Exercise aim =>
Starting at the beginning of the listing and ending at the line containing "I'll return each mask as SVG.", write those lines out again with "Coordinate frame" replaced by "Coordinate grid" and nothing else altered. Leave the pictures out of your answer.

Records for this task =>
※

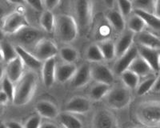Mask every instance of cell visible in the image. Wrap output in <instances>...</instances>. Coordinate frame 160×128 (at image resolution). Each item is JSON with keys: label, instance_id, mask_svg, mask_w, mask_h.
I'll return each mask as SVG.
<instances>
[{"label": "cell", "instance_id": "cell-17", "mask_svg": "<svg viewBox=\"0 0 160 128\" xmlns=\"http://www.w3.org/2000/svg\"><path fill=\"white\" fill-rule=\"evenodd\" d=\"M138 55L143 58L151 67L153 71H159V64H158V57H159V49L148 47L140 45L138 47Z\"/></svg>", "mask_w": 160, "mask_h": 128}, {"label": "cell", "instance_id": "cell-20", "mask_svg": "<svg viewBox=\"0 0 160 128\" xmlns=\"http://www.w3.org/2000/svg\"><path fill=\"white\" fill-rule=\"evenodd\" d=\"M77 66L75 63H67L59 65L56 67V73H55V81L64 83L72 79L75 72H76Z\"/></svg>", "mask_w": 160, "mask_h": 128}, {"label": "cell", "instance_id": "cell-1", "mask_svg": "<svg viewBox=\"0 0 160 128\" xmlns=\"http://www.w3.org/2000/svg\"><path fill=\"white\" fill-rule=\"evenodd\" d=\"M38 75L34 71L24 72L21 79L15 84L13 103L15 106H24L31 100L37 89Z\"/></svg>", "mask_w": 160, "mask_h": 128}, {"label": "cell", "instance_id": "cell-19", "mask_svg": "<svg viewBox=\"0 0 160 128\" xmlns=\"http://www.w3.org/2000/svg\"><path fill=\"white\" fill-rule=\"evenodd\" d=\"M135 36V34L130 31V30L122 32L121 36L119 37L117 42L115 43L117 58L123 55L125 52H127L133 46Z\"/></svg>", "mask_w": 160, "mask_h": 128}, {"label": "cell", "instance_id": "cell-46", "mask_svg": "<svg viewBox=\"0 0 160 128\" xmlns=\"http://www.w3.org/2000/svg\"><path fill=\"white\" fill-rule=\"evenodd\" d=\"M7 15H8V14H7V10H6V8L4 7L2 4L0 3V20L1 19H4V18Z\"/></svg>", "mask_w": 160, "mask_h": 128}, {"label": "cell", "instance_id": "cell-52", "mask_svg": "<svg viewBox=\"0 0 160 128\" xmlns=\"http://www.w3.org/2000/svg\"><path fill=\"white\" fill-rule=\"evenodd\" d=\"M158 64H159V71H160V49H159V57H158Z\"/></svg>", "mask_w": 160, "mask_h": 128}, {"label": "cell", "instance_id": "cell-33", "mask_svg": "<svg viewBox=\"0 0 160 128\" xmlns=\"http://www.w3.org/2000/svg\"><path fill=\"white\" fill-rule=\"evenodd\" d=\"M147 25H146L143 19L139 15H136V14H135V15H133L132 16L130 17L129 20L128 22V30L134 32L135 35L140 33L141 31H143L144 27H145Z\"/></svg>", "mask_w": 160, "mask_h": 128}, {"label": "cell", "instance_id": "cell-38", "mask_svg": "<svg viewBox=\"0 0 160 128\" xmlns=\"http://www.w3.org/2000/svg\"><path fill=\"white\" fill-rule=\"evenodd\" d=\"M39 115H32L26 120L25 123L23 124L24 127L28 128H38L42 123V119Z\"/></svg>", "mask_w": 160, "mask_h": 128}, {"label": "cell", "instance_id": "cell-29", "mask_svg": "<svg viewBox=\"0 0 160 128\" xmlns=\"http://www.w3.org/2000/svg\"><path fill=\"white\" fill-rule=\"evenodd\" d=\"M120 78L124 85L131 90L136 89L139 83V76L130 69L124 71L120 75Z\"/></svg>", "mask_w": 160, "mask_h": 128}, {"label": "cell", "instance_id": "cell-11", "mask_svg": "<svg viewBox=\"0 0 160 128\" xmlns=\"http://www.w3.org/2000/svg\"><path fill=\"white\" fill-rule=\"evenodd\" d=\"M91 107L92 104L89 99L83 96H75L67 102L65 111L72 114L82 115L89 112Z\"/></svg>", "mask_w": 160, "mask_h": 128}, {"label": "cell", "instance_id": "cell-49", "mask_svg": "<svg viewBox=\"0 0 160 128\" xmlns=\"http://www.w3.org/2000/svg\"><path fill=\"white\" fill-rule=\"evenodd\" d=\"M5 75H6L5 69L3 68V66H0V82H2L3 78L5 77Z\"/></svg>", "mask_w": 160, "mask_h": 128}, {"label": "cell", "instance_id": "cell-23", "mask_svg": "<svg viewBox=\"0 0 160 128\" xmlns=\"http://www.w3.org/2000/svg\"><path fill=\"white\" fill-rule=\"evenodd\" d=\"M137 35V40L140 45L155 49H160V38L155 34L142 31Z\"/></svg>", "mask_w": 160, "mask_h": 128}, {"label": "cell", "instance_id": "cell-40", "mask_svg": "<svg viewBox=\"0 0 160 128\" xmlns=\"http://www.w3.org/2000/svg\"><path fill=\"white\" fill-rule=\"evenodd\" d=\"M61 0H43V6L45 9L53 11L58 6Z\"/></svg>", "mask_w": 160, "mask_h": 128}, {"label": "cell", "instance_id": "cell-12", "mask_svg": "<svg viewBox=\"0 0 160 128\" xmlns=\"http://www.w3.org/2000/svg\"><path fill=\"white\" fill-rule=\"evenodd\" d=\"M138 55V47L132 46L127 52L118 57L117 61L114 65V69L113 72H115L116 75H120L124 71L129 69V66H131V62L134 61V59Z\"/></svg>", "mask_w": 160, "mask_h": 128}, {"label": "cell", "instance_id": "cell-45", "mask_svg": "<svg viewBox=\"0 0 160 128\" xmlns=\"http://www.w3.org/2000/svg\"><path fill=\"white\" fill-rule=\"evenodd\" d=\"M152 91L155 92H160V75L156 78V81H155Z\"/></svg>", "mask_w": 160, "mask_h": 128}, {"label": "cell", "instance_id": "cell-21", "mask_svg": "<svg viewBox=\"0 0 160 128\" xmlns=\"http://www.w3.org/2000/svg\"><path fill=\"white\" fill-rule=\"evenodd\" d=\"M106 18L111 27L118 32L124 31L126 27L125 18L119 11L115 9H110L106 14Z\"/></svg>", "mask_w": 160, "mask_h": 128}, {"label": "cell", "instance_id": "cell-31", "mask_svg": "<svg viewBox=\"0 0 160 128\" xmlns=\"http://www.w3.org/2000/svg\"><path fill=\"white\" fill-rule=\"evenodd\" d=\"M86 58L90 62H101L104 60L102 51L97 43L91 44L86 51Z\"/></svg>", "mask_w": 160, "mask_h": 128}, {"label": "cell", "instance_id": "cell-43", "mask_svg": "<svg viewBox=\"0 0 160 128\" xmlns=\"http://www.w3.org/2000/svg\"><path fill=\"white\" fill-rule=\"evenodd\" d=\"M154 14L158 18H160V0H155Z\"/></svg>", "mask_w": 160, "mask_h": 128}, {"label": "cell", "instance_id": "cell-32", "mask_svg": "<svg viewBox=\"0 0 160 128\" xmlns=\"http://www.w3.org/2000/svg\"><path fill=\"white\" fill-rule=\"evenodd\" d=\"M0 48L2 51L3 60L5 62H8L18 57V54L15 50V46H13L11 42H8V41L3 40L0 42Z\"/></svg>", "mask_w": 160, "mask_h": 128}, {"label": "cell", "instance_id": "cell-18", "mask_svg": "<svg viewBox=\"0 0 160 128\" xmlns=\"http://www.w3.org/2000/svg\"><path fill=\"white\" fill-rule=\"evenodd\" d=\"M35 110L41 117L48 119H55L59 114L56 105L48 100L38 101L35 105Z\"/></svg>", "mask_w": 160, "mask_h": 128}, {"label": "cell", "instance_id": "cell-30", "mask_svg": "<svg viewBox=\"0 0 160 128\" xmlns=\"http://www.w3.org/2000/svg\"><path fill=\"white\" fill-rule=\"evenodd\" d=\"M58 53L62 61L67 63H75L79 58L78 51L73 47H62L59 50Z\"/></svg>", "mask_w": 160, "mask_h": 128}, {"label": "cell", "instance_id": "cell-3", "mask_svg": "<svg viewBox=\"0 0 160 128\" xmlns=\"http://www.w3.org/2000/svg\"><path fill=\"white\" fill-rule=\"evenodd\" d=\"M55 31L61 42L70 43L75 40L78 35L77 21L71 15L61 14L55 17Z\"/></svg>", "mask_w": 160, "mask_h": 128}, {"label": "cell", "instance_id": "cell-51", "mask_svg": "<svg viewBox=\"0 0 160 128\" xmlns=\"http://www.w3.org/2000/svg\"><path fill=\"white\" fill-rule=\"evenodd\" d=\"M3 60V56H2V51H1V48H0V62H2Z\"/></svg>", "mask_w": 160, "mask_h": 128}, {"label": "cell", "instance_id": "cell-13", "mask_svg": "<svg viewBox=\"0 0 160 128\" xmlns=\"http://www.w3.org/2000/svg\"><path fill=\"white\" fill-rule=\"evenodd\" d=\"M15 50L18 54V56L22 59V62L26 66H28L32 71H38L39 69H42L43 62L38 59L34 54L28 51L25 47L20 45H16Z\"/></svg>", "mask_w": 160, "mask_h": 128}, {"label": "cell", "instance_id": "cell-5", "mask_svg": "<svg viewBox=\"0 0 160 128\" xmlns=\"http://www.w3.org/2000/svg\"><path fill=\"white\" fill-rule=\"evenodd\" d=\"M75 11L78 27L82 32H87L92 21V0H75Z\"/></svg>", "mask_w": 160, "mask_h": 128}, {"label": "cell", "instance_id": "cell-36", "mask_svg": "<svg viewBox=\"0 0 160 128\" xmlns=\"http://www.w3.org/2000/svg\"><path fill=\"white\" fill-rule=\"evenodd\" d=\"M2 90L6 92L9 97L10 101L12 102L15 95V83L8 77L5 76L2 80Z\"/></svg>", "mask_w": 160, "mask_h": 128}, {"label": "cell", "instance_id": "cell-48", "mask_svg": "<svg viewBox=\"0 0 160 128\" xmlns=\"http://www.w3.org/2000/svg\"><path fill=\"white\" fill-rule=\"evenodd\" d=\"M7 1H8L11 3L17 4V5H24V4L27 3L25 0H7Z\"/></svg>", "mask_w": 160, "mask_h": 128}, {"label": "cell", "instance_id": "cell-22", "mask_svg": "<svg viewBox=\"0 0 160 128\" xmlns=\"http://www.w3.org/2000/svg\"><path fill=\"white\" fill-rule=\"evenodd\" d=\"M129 69L136 73L139 77H147L153 71L152 68L148 62L139 55L131 62Z\"/></svg>", "mask_w": 160, "mask_h": 128}, {"label": "cell", "instance_id": "cell-27", "mask_svg": "<svg viewBox=\"0 0 160 128\" xmlns=\"http://www.w3.org/2000/svg\"><path fill=\"white\" fill-rule=\"evenodd\" d=\"M40 25L45 32L52 33L55 27V17L52 13V11L44 10L42 11V15L39 19Z\"/></svg>", "mask_w": 160, "mask_h": 128}, {"label": "cell", "instance_id": "cell-26", "mask_svg": "<svg viewBox=\"0 0 160 128\" xmlns=\"http://www.w3.org/2000/svg\"><path fill=\"white\" fill-rule=\"evenodd\" d=\"M102 51L104 59L106 60H112L116 57V48L115 43L110 38L102 39L97 42Z\"/></svg>", "mask_w": 160, "mask_h": 128}, {"label": "cell", "instance_id": "cell-8", "mask_svg": "<svg viewBox=\"0 0 160 128\" xmlns=\"http://www.w3.org/2000/svg\"><path fill=\"white\" fill-rule=\"evenodd\" d=\"M58 47L56 44L49 38H43L38 41L37 44L33 48L32 53L44 62L47 59L54 58L58 53Z\"/></svg>", "mask_w": 160, "mask_h": 128}, {"label": "cell", "instance_id": "cell-47", "mask_svg": "<svg viewBox=\"0 0 160 128\" xmlns=\"http://www.w3.org/2000/svg\"><path fill=\"white\" fill-rule=\"evenodd\" d=\"M115 1H116V0H103L105 5L107 6L108 8H109V9H112V8H114Z\"/></svg>", "mask_w": 160, "mask_h": 128}, {"label": "cell", "instance_id": "cell-24", "mask_svg": "<svg viewBox=\"0 0 160 128\" xmlns=\"http://www.w3.org/2000/svg\"><path fill=\"white\" fill-rule=\"evenodd\" d=\"M111 89V85L104 82H96L91 88L89 92L90 99L93 101H99L107 96Z\"/></svg>", "mask_w": 160, "mask_h": 128}, {"label": "cell", "instance_id": "cell-16", "mask_svg": "<svg viewBox=\"0 0 160 128\" xmlns=\"http://www.w3.org/2000/svg\"><path fill=\"white\" fill-rule=\"evenodd\" d=\"M91 64L83 63L78 67L75 75L71 79L72 86L75 88H80L86 86L91 81Z\"/></svg>", "mask_w": 160, "mask_h": 128}, {"label": "cell", "instance_id": "cell-41", "mask_svg": "<svg viewBox=\"0 0 160 128\" xmlns=\"http://www.w3.org/2000/svg\"><path fill=\"white\" fill-rule=\"evenodd\" d=\"M5 127H9V128H21L24 127L23 124H22L21 123L18 122V121L15 120H9L5 122V124H4Z\"/></svg>", "mask_w": 160, "mask_h": 128}, {"label": "cell", "instance_id": "cell-34", "mask_svg": "<svg viewBox=\"0 0 160 128\" xmlns=\"http://www.w3.org/2000/svg\"><path fill=\"white\" fill-rule=\"evenodd\" d=\"M156 78L155 76H150L147 79H144L142 82L138 83V86H137V95L138 96H142V95L148 94L150 91L153 89L154 85L156 81Z\"/></svg>", "mask_w": 160, "mask_h": 128}, {"label": "cell", "instance_id": "cell-42", "mask_svg": "<svg viewBox=\"0 0 160 128\" xmlns=\"http://www.w3.org/2000/svg\"><path fill=\"white\" fill-rule=\"evenodd\" d=\"M10 101L8 95L6 94V92L2 90H0V105H6Z\"/></svg>", "mask_w": 160, "mask_h": 128}, {"label": "cell", "instance_id": "cell-37", "mask_svg": "<svg viewBox=\"0 0 160 128\" xmlns=\"http://www.w3.org/2000/svg\"><path fill=\"white\" fill-rule=\"evenodd\" d=\"M118 7V11L121 12L124 18L131 15L133 10V4L131 0H116Z\"/></svg>", "mask_w": 160, "mask_h": 128}, {"label": "cell", "instance_id": "cell-7", "mask_svg": "<svg viewBox=\"0 0 160 128\" xmlns=\"http://www.w3.org/2000/svg\"><path fill=\"white\" fill-rule=\"evenodd\" d=\"M28 26H30L29 22L23 13L14 11L4 18L2 27L7 35H14Z\"/></svg>", "mask_w": 160, "mask_h": 128}, {"label": "cell", "instance_id": "cell-9", "mask_svg": "<svg viewBox=\"0 0 160 128\" xmlns=\"http://www.w3.org/2000/svg\"><path fill=\"white\" fill-rule=\"evenodd\" d=\"M91 78L95 82H104L112 85L115 81L114 72L104 64L100 62H92L91 65Z\"/></svg>", "mask_w": 160, "mask_h": 128}, {"label": "cell", "instance_id": "cell-50", "mask_svg": "<svg viewBox=\"0 0 160 128\" xmlns=\"http://www.w3.org/2000/svg\"><path fill=\"white\" fill-rule=\"evenodd\" d=\"M7 34L5 33V31H3L2 27H0V42H2L5 38V36Z\"/></svg>", "mask_w": 160, "mask_h": 128}, {"label": "cell", "instance_id": "cell-35", "mask_svg": "<svg viewBox=\"0 0 160 128\" xmlns=\"http://www.w3.org/2000/svg\"><path fill=\"white\" fill-rule=\"evenodd\" d=\"M133 8L154 13L155 0H133Z\"/></svg>", "mask_w": 160, "mask_h": 128}, {"label": "cell", "instance_id": "cell-39", "mask_svg": "<svg viewBox=\"0 0 160 128\" xmlns=\"http://www.w3.org/2000/svg\"><path fill=\"white\" fill-rule=\"evenodd\" d=\"M26 2L37 11H43V0H25Z\"/></svg>", "mask_w": 160, "mask_h": 128}, {"label": "cell", "instance_id": "cell-2", "mask_svg": "<svg viewBox=\"0 0 160 128\" xmlns=\"http://www.w3.org/2000/svg\"><path fill=\"white\" fill-rule=\"evenodd\" d=\"M135 117L144 126H160V100L144 101L139 103L135 108Z\"/></svg>", "mask_w": 160, "mask_h": 128}, {"label": "cell", "instance_id": "cell-25", "mask_svg": "<svg viewBox=\"0 0 160 128\" xmlns=\"http://www.w3.org/2000/svg\"><path fill=\"white\" fill-rule=\"evenodd\" d=\"M58 119L63 127L66 128H80L82 127V122L72 113L68 111H62L58 114Z\"/></svg>", "mask_w": 160, "mask_h": 128}, {"label": "cell", "instance_id": "cell-44", "mask_svg": "<svg viewBox=\"0 0 160 128\" xmlns=\"http://www.w3.org/2000/svg\"><path fill=\"white\" fill-rule=\"evenodd\" d=\"M41 128H54V127H58L56 124L55 123H51V122H42L41 123V126H40Z\"/></svg>", "mask_w": 160, "mask_h": 128}, {"label": "cell", "instance_id": "cell-6", "mask_svg": "<svg viewBox=\"0 0 160 128\" xmlns=\"http://www.w3.org/2000/svg\"><path fill=\"white\" fill-rule=\"evenodd\" d=\"M11 35L14 36V40L18 42V45L23 47L27 46H33V48H34L38 41L45 38L42 31L35 27H30V26L22 28L17 33Z\"/></svg>", "mask_w": 160, "mask_h": 128}, {"label": "cell", "instance_id": "cell-28", "mask_svg": "<svg viewBox=\"0 0 160 128\" xmlns=\"http://www.w3.org/2000/svg\"><path fill=\"white\" fill-rule=\"evenodd\" d=\"M135 14L139 15L145 22L146 25L156 31H160V18L154 13L148 12L140 9H135Z\"/></svg>", "mask_w": 160, "mask_h": 128}, {"label": "cell", "instance_id": "cell-15", "mask_svg": "<svg viewBox=\"0 0 160 128\" xmlns=\"http://www.w3.org/2000/svg\"><path fill=\"white\" fill-rule=\"evenodd\" d=\"M24 66L25 65L22 62V59L19 57L8 62L7 67L5 69L6 76L8 77L14 83H16L24 74Z\"/></svg>", "mask_w": 160, "mask_h": 128}, {"label": "cell", "instance_id": "cell-4", "mask_svg": "<svg viewBox=\"0 0 160 128\" xmlns=\"http://www.w3.org/2000/svg\"><path fill=\"white\" fill-rule=\"evenodd\" d=\"M106 98L107 103L110 108L114 110H122L129 106L132 96L131 89L124 85V86L111 87Z\"/></svg>", "mask_w": 160, "mask_h": 128}, {"label": "cell", "instance_id": "cell-10", "mask_svg": "<svg viewBox=\"0 0 160 128\" xmlns=\"http://www.w3.org/2000/svg\"><path fill=\"white\" fill-rule=\"evenodd\" d=\"M92 126L98 128L116 127L117 119L114 114L108 109H99L93 116Z\"/></svg>", "mask_w": 160, "mask_h": 128}, {"label": "cell", "instance_id": "cell-14", "mask_svg": "<svg viewBox=\"0 0 160 128\" xmlns=\"http://www.w3.org/2000/svg\"><path fill=\"white\" fill-rule=\"evenodd\" d=\"M56 60L55 57L47 59L42 63V83L47 88H51L55 82V73H56Z\"/></svg>", "mask_w": 160, "mask_h": 128}]
</instances>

※

Response to the exercise =>
Mask every instance of cell visible in the image. Wrap output in <instances>...</instances>. Coordinate grid 160×128 (at image resolution). Each item is JSON with keys: label, instance_id, mask_svg, mask_w, mask_h.
I'll return each mask as SVG.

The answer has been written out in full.